» DATA SHOWN:
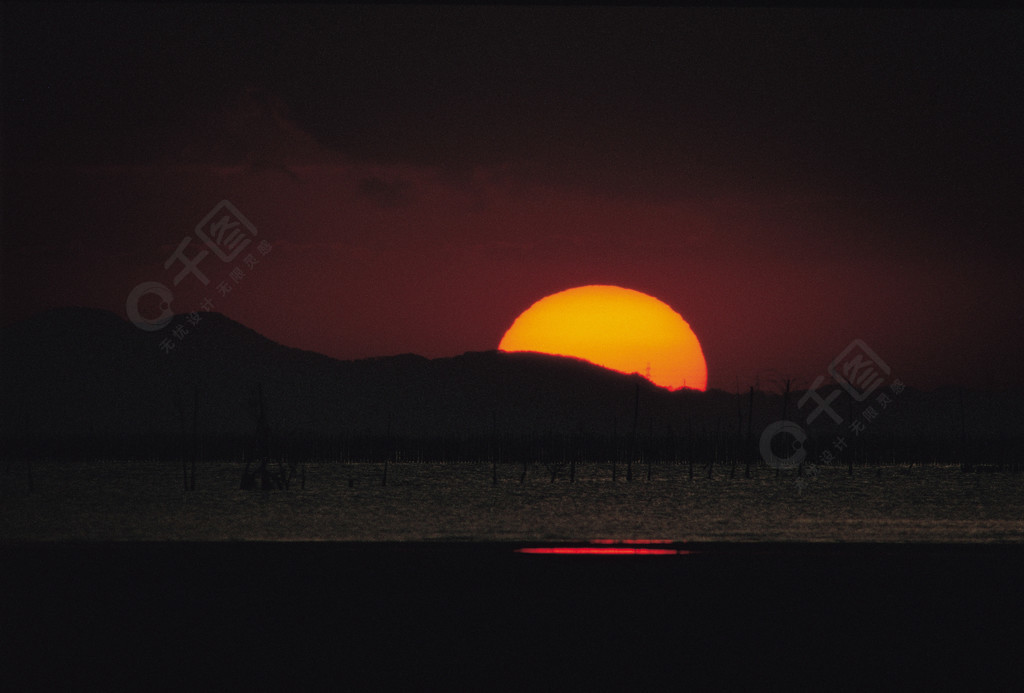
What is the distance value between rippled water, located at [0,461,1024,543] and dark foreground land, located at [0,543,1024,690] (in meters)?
4.38

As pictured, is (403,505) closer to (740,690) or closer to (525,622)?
(525,622)

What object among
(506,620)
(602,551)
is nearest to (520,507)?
(602,551)

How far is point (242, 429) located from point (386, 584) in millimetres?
135253

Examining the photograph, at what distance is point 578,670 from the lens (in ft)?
24.1

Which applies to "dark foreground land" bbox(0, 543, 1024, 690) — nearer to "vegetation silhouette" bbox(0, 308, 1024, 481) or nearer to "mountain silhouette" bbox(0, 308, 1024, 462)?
"vegetation silhouette" bbox(0, 308, 1024, 481)

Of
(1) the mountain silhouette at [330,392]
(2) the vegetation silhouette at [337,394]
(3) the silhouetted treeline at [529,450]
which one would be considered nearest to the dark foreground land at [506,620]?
(3) the silhouetted treeline at [529,450]

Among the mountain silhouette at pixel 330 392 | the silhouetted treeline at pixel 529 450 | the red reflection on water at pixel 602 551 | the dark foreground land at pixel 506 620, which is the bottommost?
the dark foreground land at pixel 506 620

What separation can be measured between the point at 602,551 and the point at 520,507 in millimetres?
12256

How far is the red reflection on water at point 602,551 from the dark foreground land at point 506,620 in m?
0.39

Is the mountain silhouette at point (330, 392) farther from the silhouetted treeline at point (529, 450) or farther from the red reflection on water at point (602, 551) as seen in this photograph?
the red reflection on water at point (602, 551)

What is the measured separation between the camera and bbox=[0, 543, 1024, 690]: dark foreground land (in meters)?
7.20

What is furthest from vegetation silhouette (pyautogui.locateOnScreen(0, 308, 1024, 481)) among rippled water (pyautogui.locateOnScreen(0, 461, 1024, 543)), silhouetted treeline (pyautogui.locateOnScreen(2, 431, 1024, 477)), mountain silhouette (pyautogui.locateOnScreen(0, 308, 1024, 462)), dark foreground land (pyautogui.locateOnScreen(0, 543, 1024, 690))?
dark foreground land (pyautogui.locateOnScreen(0, 543, 1024, 690))

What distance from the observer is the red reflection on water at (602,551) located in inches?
553

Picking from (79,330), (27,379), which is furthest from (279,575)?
(79,330)
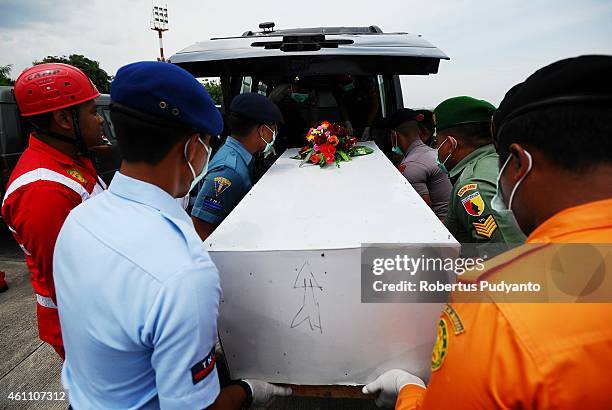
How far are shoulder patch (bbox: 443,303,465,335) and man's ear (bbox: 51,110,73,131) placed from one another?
2028 millimetres

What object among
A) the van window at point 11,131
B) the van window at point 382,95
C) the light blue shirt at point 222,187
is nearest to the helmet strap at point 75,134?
the light blue shirt at point 222,187

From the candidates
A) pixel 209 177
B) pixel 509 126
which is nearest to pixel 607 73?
pixel 509 126

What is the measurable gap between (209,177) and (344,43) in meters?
1.33

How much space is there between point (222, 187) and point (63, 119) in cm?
93

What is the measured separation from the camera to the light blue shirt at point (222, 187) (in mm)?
2246

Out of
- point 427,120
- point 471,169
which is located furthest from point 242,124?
point 427,120

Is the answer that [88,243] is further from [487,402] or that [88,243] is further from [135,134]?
[487,402]

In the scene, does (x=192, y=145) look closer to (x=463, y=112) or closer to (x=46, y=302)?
(x=46, y=302)

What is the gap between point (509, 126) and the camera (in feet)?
2.99

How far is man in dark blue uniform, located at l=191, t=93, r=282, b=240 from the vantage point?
88.9 inches

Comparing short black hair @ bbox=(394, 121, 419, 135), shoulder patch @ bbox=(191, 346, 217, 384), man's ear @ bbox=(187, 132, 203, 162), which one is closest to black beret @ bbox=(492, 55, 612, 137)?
man's ear @ bbox=(187, 132, 203, 162)

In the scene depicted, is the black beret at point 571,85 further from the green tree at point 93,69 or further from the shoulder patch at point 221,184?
the green tree at point 93,69

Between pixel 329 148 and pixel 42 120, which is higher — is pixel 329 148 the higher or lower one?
the lower one

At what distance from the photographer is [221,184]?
2281 millimetres
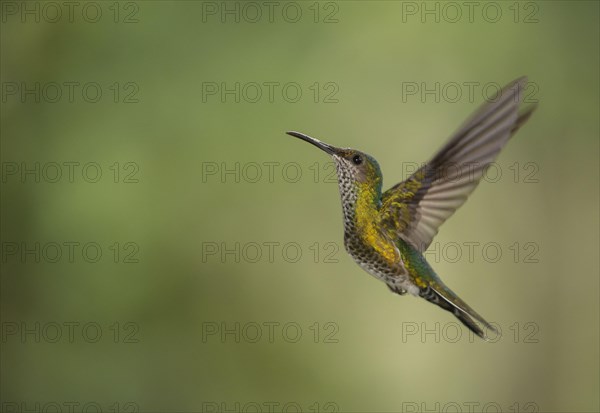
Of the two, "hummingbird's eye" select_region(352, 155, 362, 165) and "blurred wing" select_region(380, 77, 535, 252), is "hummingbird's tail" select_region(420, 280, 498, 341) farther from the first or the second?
"hummingbird's eye" select_region(352, 155, 362, 165)

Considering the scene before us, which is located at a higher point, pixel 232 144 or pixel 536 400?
pixel 232 144

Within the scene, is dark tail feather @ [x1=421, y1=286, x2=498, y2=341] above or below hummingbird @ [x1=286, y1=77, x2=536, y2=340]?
below

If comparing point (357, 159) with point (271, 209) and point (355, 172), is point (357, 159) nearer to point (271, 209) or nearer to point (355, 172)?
point (355, 172)

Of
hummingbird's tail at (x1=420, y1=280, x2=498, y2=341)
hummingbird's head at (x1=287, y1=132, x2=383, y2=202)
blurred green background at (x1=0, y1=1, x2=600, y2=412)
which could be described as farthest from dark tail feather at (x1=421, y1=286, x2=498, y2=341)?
blurred green background at (x1=0, y1=1, x2=600, y2=412)

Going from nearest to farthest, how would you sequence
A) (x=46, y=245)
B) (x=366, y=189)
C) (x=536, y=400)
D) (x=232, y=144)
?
(x=366, y=189)
(x=46, y=245)
(x=232, y=144)
(x=536, y=400)

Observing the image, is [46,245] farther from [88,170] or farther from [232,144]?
[232,144]

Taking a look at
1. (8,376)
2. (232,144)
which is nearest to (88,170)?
(232,144)
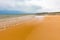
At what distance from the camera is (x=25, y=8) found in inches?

» THE TASK:
Copy the records from the line with "Picking from (79,330), (27,379), which" to the line with "2028 millimetres", adding 31 to every number in the answers (the point coordinates and the distance) and leaving the picture out.

» TASK ANSWER:
Picking from (79,330), (27,379), which is furthest from (279,575)?
(110,361)
How far are shoulder patch (bbox: 443,303,465,335) and man's ear (bbox: 51,110,73,131) placed from one another?
2059 millimetres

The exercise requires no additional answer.